» Check your understanding
a) Copy the passage about Saphier word for word from "Saphier is a" to "in their fields.".
b) Continue the passage about Saphier, beginning after its last sentence.

» Passage to read

Saphier is a mainstream medical professional in the mold of National Institutes of Health Director Jay Bhattacharya: Before joining the Trump administration, both were known for holding some unorthodox views but were nevertheless well-respected figures in their fields.

Saphier is the director of breast imaging at MSK Monmouth, a branch of Memorial Sloan Kettering Cancer Center, and wrote the 2020 book “Make America Healthy Again: How Bad Behavior and Big Government Caused a Trillion-Dollar Crisis.”

One former colleague of Saphier’s told NOTUS that “from a medical perspective, she has a very strong reputation.”

“She does a good job and follows the book,” the former colleague, who requested anonymity to speak candidly about another medical provider, said. “When I heard this, I was sort of like, that’s a much more moderate pick than any of his other picks.”

Saphier has pushed back against some of the administration’s messaging, including its claims linking Tylenol use during pregnancy to autism. She wrote recently in The Wall Street Journal that she was “deeply concerned” about Kennedy’s hiring of David Geier, an anti-vaccine activist who has claimed, without evidence, that vaccines cause autism.

“If we want lasting change in how we diagnose, treat and perhaps prevent autism, it must be built on a foundation of rigorous science, not controversy and conspiracy theories,” Saphier wrote.

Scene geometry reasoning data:

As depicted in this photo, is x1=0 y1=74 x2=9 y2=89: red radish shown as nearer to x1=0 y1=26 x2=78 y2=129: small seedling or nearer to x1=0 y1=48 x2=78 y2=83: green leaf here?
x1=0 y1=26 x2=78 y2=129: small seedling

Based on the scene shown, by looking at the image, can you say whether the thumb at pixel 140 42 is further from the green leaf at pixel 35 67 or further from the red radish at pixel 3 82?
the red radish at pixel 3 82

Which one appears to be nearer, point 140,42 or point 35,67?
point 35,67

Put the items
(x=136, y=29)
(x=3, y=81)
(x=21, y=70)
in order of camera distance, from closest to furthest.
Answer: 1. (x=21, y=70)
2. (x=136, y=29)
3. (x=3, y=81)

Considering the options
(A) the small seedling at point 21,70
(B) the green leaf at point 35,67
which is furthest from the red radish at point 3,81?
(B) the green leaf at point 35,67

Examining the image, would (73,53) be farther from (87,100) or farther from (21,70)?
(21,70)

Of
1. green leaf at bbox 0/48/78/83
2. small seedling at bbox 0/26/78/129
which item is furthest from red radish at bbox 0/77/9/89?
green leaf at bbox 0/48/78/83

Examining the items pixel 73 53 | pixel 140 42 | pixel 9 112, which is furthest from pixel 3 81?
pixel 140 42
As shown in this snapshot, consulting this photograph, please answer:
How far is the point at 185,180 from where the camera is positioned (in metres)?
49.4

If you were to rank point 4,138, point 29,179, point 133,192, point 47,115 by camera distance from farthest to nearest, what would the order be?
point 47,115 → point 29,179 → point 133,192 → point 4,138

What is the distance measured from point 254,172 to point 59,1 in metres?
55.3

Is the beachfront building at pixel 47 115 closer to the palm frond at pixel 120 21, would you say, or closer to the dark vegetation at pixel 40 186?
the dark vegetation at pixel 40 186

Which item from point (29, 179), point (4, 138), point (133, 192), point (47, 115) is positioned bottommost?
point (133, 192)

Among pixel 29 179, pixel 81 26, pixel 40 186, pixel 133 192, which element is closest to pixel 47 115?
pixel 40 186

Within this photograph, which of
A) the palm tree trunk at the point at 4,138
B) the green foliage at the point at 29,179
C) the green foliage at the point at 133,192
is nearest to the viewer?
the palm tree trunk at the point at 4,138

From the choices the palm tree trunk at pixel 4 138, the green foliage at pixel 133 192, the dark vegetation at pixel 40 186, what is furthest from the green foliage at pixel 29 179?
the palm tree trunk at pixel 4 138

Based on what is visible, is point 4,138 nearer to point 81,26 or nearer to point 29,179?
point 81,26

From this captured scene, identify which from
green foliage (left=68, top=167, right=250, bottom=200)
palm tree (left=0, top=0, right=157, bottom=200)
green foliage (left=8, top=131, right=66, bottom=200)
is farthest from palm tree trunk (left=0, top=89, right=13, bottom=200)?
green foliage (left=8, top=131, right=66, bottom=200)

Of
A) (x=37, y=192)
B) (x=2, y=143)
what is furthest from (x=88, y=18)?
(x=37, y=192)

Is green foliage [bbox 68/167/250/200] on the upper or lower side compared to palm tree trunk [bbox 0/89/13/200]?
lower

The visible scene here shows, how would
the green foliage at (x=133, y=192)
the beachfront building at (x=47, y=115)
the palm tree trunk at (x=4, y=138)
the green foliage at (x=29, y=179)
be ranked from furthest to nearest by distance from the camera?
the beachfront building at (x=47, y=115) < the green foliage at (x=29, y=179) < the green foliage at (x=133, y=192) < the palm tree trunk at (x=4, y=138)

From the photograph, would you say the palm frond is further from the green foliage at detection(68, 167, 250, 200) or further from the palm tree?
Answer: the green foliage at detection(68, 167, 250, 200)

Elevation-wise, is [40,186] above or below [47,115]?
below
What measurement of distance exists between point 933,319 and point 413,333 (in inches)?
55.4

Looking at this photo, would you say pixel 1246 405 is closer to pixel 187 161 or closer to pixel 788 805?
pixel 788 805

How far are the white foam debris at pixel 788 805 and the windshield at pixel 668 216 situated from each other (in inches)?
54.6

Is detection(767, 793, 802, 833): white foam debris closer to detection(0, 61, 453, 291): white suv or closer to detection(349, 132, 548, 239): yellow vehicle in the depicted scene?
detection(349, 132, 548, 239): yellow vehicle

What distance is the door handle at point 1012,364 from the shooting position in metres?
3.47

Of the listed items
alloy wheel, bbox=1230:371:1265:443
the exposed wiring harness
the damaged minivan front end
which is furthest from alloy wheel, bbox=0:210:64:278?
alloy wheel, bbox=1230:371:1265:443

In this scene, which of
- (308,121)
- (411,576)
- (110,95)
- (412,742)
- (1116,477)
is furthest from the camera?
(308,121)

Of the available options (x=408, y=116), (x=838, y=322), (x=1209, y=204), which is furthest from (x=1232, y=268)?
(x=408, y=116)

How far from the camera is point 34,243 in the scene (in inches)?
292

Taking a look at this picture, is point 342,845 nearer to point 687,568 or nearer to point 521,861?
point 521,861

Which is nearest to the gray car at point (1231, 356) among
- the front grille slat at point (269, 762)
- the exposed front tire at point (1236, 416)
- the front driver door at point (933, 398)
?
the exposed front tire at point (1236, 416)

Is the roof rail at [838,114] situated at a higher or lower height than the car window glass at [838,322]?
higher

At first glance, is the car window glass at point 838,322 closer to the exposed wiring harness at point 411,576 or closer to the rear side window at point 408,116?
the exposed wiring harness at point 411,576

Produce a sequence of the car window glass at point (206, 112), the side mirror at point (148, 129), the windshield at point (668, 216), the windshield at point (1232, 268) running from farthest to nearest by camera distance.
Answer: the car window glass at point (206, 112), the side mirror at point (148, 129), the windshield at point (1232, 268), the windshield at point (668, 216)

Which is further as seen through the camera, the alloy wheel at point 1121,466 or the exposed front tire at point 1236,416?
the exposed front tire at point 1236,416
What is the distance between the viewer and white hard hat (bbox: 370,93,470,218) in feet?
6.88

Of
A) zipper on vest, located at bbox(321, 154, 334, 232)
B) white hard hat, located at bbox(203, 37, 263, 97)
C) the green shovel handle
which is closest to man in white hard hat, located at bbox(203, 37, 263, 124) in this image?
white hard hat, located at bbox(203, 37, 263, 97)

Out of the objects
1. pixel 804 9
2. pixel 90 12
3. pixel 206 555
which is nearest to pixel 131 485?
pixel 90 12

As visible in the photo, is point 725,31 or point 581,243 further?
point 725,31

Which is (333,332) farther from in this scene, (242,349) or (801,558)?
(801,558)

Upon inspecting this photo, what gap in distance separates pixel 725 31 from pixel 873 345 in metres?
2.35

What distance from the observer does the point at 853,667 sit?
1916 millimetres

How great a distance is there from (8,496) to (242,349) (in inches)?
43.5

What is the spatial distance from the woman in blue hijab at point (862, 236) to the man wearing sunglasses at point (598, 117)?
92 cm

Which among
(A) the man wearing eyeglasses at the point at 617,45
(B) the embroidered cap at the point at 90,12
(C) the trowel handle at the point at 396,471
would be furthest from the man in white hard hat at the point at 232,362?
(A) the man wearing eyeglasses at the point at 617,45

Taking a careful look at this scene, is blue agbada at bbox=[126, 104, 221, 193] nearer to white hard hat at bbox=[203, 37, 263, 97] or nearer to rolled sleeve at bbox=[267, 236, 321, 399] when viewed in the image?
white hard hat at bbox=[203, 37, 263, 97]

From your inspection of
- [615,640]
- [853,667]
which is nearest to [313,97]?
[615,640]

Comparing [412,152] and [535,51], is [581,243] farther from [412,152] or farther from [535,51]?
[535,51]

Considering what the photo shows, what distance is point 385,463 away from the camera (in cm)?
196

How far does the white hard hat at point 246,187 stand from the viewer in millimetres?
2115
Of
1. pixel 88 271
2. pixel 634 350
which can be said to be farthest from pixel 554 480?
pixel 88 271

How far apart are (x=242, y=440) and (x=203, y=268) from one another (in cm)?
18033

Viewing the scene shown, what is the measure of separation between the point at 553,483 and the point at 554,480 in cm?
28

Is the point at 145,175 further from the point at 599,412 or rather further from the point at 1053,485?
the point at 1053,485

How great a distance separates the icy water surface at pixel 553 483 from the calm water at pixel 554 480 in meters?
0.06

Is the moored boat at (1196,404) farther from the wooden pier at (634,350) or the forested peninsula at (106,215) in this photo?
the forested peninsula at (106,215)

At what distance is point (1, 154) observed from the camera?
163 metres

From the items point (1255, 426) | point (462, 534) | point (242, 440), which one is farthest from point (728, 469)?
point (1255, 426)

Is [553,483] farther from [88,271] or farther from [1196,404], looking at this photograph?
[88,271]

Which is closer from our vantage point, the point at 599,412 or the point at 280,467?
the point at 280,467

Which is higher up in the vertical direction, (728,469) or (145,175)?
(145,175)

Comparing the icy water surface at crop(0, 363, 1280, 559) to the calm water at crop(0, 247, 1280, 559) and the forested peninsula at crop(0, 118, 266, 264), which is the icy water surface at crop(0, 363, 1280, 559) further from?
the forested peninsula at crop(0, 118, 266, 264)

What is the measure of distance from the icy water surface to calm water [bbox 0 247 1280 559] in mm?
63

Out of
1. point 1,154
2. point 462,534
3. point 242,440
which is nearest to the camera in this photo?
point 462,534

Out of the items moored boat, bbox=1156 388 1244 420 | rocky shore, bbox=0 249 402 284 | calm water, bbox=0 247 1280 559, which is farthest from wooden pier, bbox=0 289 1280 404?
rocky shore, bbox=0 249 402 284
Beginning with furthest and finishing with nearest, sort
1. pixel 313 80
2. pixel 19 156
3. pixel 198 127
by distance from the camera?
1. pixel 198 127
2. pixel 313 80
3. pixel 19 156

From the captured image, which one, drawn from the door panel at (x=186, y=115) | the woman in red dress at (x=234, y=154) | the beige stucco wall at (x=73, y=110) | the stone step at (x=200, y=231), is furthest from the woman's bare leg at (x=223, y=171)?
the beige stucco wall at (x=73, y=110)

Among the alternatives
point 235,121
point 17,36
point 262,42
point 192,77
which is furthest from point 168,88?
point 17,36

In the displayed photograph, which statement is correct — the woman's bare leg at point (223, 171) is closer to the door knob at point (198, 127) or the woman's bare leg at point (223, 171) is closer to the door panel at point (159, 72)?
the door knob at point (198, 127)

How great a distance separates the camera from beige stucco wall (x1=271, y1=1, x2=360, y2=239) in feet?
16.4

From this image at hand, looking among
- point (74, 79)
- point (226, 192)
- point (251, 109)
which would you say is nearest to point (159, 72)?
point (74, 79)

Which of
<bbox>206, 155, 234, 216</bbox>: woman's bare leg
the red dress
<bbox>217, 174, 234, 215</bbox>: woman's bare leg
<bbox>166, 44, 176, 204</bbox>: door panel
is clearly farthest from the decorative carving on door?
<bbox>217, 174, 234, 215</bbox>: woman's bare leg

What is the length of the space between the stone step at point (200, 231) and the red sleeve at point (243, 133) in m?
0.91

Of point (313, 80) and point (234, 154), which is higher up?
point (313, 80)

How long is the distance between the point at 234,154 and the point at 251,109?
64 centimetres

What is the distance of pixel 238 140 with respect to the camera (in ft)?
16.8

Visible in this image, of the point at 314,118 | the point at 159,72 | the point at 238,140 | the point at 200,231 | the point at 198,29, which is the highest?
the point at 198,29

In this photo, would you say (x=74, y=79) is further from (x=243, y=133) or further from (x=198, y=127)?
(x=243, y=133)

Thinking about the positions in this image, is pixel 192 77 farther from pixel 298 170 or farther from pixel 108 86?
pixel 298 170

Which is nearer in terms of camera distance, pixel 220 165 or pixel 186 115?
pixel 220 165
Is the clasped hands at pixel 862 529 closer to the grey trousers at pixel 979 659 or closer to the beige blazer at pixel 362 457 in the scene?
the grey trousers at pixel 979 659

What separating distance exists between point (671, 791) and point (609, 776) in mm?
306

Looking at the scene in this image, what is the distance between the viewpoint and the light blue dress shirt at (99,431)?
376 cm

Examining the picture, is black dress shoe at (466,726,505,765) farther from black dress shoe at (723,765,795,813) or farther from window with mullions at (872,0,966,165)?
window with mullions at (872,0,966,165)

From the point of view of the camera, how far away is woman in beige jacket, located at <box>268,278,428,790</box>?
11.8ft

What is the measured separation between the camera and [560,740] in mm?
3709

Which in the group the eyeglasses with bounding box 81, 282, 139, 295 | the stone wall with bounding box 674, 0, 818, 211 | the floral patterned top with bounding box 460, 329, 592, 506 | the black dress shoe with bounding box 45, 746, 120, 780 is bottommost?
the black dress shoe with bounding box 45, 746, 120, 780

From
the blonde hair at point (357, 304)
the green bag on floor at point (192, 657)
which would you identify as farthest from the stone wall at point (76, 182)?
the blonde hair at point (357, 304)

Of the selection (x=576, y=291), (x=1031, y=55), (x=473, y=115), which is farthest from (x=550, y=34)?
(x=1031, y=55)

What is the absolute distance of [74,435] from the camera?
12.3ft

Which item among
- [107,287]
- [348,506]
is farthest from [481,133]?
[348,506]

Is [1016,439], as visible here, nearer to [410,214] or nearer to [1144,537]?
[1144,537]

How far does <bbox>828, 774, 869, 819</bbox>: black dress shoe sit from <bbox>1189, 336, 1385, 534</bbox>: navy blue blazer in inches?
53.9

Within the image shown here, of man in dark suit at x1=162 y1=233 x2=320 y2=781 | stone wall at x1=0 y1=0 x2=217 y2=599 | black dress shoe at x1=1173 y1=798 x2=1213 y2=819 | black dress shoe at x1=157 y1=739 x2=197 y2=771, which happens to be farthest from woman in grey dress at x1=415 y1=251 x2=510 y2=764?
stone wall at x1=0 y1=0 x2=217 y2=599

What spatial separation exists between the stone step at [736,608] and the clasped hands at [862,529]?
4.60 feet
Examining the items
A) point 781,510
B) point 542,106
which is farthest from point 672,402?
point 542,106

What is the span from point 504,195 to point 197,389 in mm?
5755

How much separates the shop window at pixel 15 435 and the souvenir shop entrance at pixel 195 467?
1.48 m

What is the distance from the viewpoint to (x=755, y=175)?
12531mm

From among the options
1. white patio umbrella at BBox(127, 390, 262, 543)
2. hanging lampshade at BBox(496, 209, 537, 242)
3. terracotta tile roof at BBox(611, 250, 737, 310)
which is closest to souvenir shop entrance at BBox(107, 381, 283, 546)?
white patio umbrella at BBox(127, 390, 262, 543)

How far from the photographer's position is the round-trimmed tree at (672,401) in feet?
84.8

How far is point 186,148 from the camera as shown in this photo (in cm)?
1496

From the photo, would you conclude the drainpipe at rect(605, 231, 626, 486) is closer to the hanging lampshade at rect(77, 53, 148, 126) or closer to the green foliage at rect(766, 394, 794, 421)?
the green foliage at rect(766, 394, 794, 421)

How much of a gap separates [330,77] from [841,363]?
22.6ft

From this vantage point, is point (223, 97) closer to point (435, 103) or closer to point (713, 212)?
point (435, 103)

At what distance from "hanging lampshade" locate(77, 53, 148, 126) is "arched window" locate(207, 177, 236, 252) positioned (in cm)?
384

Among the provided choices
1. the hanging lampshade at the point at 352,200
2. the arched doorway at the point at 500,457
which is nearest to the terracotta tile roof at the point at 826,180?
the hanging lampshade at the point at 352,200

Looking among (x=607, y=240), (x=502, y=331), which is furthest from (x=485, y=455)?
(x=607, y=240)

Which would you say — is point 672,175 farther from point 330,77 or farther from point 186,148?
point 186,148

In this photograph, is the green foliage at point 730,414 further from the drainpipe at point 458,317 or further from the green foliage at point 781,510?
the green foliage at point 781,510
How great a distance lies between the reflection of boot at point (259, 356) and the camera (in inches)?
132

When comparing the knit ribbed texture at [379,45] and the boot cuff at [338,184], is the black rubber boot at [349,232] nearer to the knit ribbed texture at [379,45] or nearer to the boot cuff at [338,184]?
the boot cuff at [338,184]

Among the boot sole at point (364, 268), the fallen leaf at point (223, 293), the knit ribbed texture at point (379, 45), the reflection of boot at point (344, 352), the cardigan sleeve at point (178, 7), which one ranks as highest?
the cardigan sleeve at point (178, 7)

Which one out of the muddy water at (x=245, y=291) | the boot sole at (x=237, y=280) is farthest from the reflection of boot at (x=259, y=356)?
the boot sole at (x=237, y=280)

» Answers in order
a)
Saphier is a mainstream medical professional in the mold of National Institutes of Health Director Jay Bhattacharya: Before joining the Trump administration, both were known for holding some unorthodox views but were nevertheless well-respected figures in their fields.

b)
Yet Saphier, who has suggested she is the “mother” of MAHA thanks to the title of her 2020 book, has also taken positions that many MAHA voters agree with. In addition to her comments about the childhood vaccine schedule, in which she questioned whether every child needs every vaccine, she also criticized vaccine and mask mandates during the COVID-19 pandemic.

“She’s no sycophant,” Jerome Adams, who served as surgeon general during the first Trump administration, wrote on X. “The challenge will be maintaining that willingness to speak truth to power once she’s inside the administration instead of commenting from a Fox News studio.”

Not everyone in the public health community is convinced that will be enough.

Saphier “is qualified,” Angela Rasmussen, a virologist at the Georgetown National Center for Health Security and Resilience, wrote on X. But “just because the crazy is quieter doesn’t mean it’s gone.”